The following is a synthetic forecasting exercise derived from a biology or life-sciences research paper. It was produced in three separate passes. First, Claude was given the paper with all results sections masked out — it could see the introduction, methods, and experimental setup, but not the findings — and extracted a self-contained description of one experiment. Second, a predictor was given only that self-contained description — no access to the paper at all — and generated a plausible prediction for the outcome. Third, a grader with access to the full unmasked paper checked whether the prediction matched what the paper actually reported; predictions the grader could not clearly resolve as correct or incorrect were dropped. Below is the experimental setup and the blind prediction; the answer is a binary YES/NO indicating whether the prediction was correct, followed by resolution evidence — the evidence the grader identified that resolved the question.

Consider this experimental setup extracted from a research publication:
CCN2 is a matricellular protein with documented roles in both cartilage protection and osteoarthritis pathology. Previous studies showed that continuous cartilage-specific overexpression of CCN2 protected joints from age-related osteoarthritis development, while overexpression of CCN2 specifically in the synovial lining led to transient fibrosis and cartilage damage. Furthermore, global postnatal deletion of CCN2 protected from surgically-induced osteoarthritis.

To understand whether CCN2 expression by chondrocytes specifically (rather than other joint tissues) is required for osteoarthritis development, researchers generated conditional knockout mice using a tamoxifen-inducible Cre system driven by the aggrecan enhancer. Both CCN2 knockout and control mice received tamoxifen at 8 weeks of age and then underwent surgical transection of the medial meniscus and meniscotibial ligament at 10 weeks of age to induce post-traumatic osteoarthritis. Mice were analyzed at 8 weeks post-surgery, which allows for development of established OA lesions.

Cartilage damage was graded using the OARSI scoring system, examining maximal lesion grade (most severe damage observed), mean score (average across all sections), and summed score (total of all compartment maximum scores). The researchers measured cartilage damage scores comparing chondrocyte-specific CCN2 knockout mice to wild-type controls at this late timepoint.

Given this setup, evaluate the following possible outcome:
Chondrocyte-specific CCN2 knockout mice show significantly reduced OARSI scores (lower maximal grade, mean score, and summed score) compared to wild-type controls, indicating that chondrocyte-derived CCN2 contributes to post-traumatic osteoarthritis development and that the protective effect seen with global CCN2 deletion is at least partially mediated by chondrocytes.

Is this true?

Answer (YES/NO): NO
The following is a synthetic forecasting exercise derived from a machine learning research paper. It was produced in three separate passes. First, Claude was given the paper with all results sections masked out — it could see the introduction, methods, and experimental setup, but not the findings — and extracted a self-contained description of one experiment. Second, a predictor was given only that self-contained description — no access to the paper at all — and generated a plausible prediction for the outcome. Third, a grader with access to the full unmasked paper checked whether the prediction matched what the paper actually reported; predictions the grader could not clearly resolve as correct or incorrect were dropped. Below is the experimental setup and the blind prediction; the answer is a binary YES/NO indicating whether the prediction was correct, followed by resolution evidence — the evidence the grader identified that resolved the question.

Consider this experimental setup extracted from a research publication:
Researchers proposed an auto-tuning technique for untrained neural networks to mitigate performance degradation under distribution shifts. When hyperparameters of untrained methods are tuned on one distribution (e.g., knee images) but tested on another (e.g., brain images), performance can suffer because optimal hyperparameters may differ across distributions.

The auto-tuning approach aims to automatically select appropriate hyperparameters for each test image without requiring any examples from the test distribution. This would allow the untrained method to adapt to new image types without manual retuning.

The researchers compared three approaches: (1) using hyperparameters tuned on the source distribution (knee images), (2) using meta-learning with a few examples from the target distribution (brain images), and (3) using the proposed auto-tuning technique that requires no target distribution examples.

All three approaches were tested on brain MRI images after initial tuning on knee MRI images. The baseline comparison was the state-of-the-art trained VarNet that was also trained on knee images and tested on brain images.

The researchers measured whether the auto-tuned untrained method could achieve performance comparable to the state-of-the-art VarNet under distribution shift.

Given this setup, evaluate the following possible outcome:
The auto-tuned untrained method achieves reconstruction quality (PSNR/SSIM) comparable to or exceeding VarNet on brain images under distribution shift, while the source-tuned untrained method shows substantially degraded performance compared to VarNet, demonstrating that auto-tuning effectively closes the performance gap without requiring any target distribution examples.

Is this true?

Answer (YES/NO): YES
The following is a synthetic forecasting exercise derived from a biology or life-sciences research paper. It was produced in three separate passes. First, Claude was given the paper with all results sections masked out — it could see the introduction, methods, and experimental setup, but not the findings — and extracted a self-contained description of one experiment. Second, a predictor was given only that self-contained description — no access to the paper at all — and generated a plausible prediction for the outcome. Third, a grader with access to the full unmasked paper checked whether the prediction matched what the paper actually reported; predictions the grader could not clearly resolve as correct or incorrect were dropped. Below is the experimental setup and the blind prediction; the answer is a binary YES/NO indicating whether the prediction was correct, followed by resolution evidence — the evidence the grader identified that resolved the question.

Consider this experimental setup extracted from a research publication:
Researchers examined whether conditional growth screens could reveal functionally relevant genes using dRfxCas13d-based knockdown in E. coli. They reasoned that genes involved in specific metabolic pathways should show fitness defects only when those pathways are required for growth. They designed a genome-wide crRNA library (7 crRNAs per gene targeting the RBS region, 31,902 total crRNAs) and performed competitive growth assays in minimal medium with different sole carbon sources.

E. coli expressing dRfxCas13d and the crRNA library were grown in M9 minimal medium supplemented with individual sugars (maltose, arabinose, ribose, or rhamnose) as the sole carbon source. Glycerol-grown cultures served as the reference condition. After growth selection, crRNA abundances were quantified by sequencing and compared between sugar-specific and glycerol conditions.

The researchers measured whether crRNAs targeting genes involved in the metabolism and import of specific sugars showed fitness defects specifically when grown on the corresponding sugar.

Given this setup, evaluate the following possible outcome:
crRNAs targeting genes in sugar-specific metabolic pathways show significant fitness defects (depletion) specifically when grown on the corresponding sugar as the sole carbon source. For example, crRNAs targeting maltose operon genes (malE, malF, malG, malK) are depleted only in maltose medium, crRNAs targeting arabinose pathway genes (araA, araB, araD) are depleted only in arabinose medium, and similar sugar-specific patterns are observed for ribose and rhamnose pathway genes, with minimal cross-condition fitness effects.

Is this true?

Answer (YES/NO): YES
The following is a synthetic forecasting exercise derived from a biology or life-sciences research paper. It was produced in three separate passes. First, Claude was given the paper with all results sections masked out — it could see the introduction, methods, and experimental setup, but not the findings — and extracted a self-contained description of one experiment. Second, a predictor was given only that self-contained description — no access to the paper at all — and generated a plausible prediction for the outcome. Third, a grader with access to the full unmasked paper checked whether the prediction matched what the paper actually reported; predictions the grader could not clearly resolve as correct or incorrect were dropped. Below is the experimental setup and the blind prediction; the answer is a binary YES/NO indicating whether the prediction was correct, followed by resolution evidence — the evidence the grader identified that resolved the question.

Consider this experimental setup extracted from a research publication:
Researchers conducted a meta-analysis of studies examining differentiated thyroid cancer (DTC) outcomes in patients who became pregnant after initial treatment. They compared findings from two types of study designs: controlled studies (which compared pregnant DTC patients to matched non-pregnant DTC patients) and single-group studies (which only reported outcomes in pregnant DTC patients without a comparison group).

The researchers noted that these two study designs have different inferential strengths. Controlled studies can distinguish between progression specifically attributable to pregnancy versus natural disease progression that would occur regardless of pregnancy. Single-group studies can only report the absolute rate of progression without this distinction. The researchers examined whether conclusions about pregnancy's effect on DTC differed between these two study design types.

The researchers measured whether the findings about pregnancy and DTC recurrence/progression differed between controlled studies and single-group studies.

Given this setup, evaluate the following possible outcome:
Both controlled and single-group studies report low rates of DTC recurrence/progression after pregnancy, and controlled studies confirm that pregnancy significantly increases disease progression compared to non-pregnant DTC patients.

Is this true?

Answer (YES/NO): NO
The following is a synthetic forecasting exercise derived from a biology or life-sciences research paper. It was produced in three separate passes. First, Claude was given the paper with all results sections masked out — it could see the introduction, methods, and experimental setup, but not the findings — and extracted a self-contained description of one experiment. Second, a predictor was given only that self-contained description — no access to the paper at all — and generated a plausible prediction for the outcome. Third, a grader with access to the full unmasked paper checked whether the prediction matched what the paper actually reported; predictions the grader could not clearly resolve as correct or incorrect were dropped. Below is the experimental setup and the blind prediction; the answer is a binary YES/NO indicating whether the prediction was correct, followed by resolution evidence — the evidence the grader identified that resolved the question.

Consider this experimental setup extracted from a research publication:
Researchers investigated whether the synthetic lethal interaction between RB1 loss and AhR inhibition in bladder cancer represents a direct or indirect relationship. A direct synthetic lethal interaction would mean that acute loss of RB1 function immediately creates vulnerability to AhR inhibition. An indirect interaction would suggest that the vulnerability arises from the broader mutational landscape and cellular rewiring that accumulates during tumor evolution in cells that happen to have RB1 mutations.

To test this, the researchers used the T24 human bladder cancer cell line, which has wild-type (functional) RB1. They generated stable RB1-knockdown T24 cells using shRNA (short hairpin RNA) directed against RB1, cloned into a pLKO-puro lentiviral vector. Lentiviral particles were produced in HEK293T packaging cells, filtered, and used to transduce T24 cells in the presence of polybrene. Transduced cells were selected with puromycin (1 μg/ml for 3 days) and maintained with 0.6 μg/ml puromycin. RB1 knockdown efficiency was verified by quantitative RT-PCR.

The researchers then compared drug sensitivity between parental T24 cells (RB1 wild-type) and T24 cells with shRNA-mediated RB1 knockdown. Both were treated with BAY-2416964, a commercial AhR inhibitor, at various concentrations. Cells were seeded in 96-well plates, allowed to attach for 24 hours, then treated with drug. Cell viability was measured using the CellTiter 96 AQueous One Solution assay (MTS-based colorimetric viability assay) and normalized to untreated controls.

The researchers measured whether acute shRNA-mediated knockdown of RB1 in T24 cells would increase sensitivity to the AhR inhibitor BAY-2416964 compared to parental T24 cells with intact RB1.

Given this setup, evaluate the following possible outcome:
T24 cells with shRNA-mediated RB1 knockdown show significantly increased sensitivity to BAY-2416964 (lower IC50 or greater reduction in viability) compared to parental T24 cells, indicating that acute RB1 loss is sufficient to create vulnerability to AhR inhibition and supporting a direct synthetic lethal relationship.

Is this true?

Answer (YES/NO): NO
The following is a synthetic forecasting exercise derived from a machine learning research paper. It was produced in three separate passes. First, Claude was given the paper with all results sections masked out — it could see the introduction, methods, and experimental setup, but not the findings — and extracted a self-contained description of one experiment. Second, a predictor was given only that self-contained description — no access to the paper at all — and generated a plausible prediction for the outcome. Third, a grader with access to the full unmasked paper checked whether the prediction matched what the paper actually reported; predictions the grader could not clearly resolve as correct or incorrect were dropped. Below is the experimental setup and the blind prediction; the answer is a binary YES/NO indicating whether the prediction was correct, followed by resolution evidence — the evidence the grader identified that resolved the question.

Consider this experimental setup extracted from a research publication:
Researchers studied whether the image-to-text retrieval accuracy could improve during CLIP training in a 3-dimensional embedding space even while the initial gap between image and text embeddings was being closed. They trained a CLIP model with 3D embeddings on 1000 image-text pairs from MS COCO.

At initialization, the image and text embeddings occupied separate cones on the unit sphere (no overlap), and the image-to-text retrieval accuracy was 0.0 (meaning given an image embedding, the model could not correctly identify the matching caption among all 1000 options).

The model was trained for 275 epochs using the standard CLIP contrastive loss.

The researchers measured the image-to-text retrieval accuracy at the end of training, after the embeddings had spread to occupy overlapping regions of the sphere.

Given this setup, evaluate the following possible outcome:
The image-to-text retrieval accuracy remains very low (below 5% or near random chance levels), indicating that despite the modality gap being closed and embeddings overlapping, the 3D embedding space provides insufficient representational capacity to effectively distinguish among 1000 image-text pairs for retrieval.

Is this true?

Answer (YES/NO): NO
+++++
> [Required action]
Check each line of the data for "inhibitor". Copy the lines where it turns up.

> [Answer to this task]
The researchers then compared drug sensitivity between parental T24 cells (RB1 wild-type) and T24 cells with shRNA-mediated RB1 knockdown. Both were treated with BAY-2416964, a commercial AhR inhibitor, at various concentrations. Cells were seeded in 96-well plates, allowed to attach for 24 hours, then treated with drug. Cell viability was measured using the CellTiter 96 AQueous One Solution assay (MTS-based colorimetric viability assay) and normalized to untreated controls.
The researchers measured whether acute shRNA-mediated knockdown of RB1 in T24 cells would increase sensitivity to the AhR inhibitor BAY-2416964 compared to parental T24 cells with intact RB1.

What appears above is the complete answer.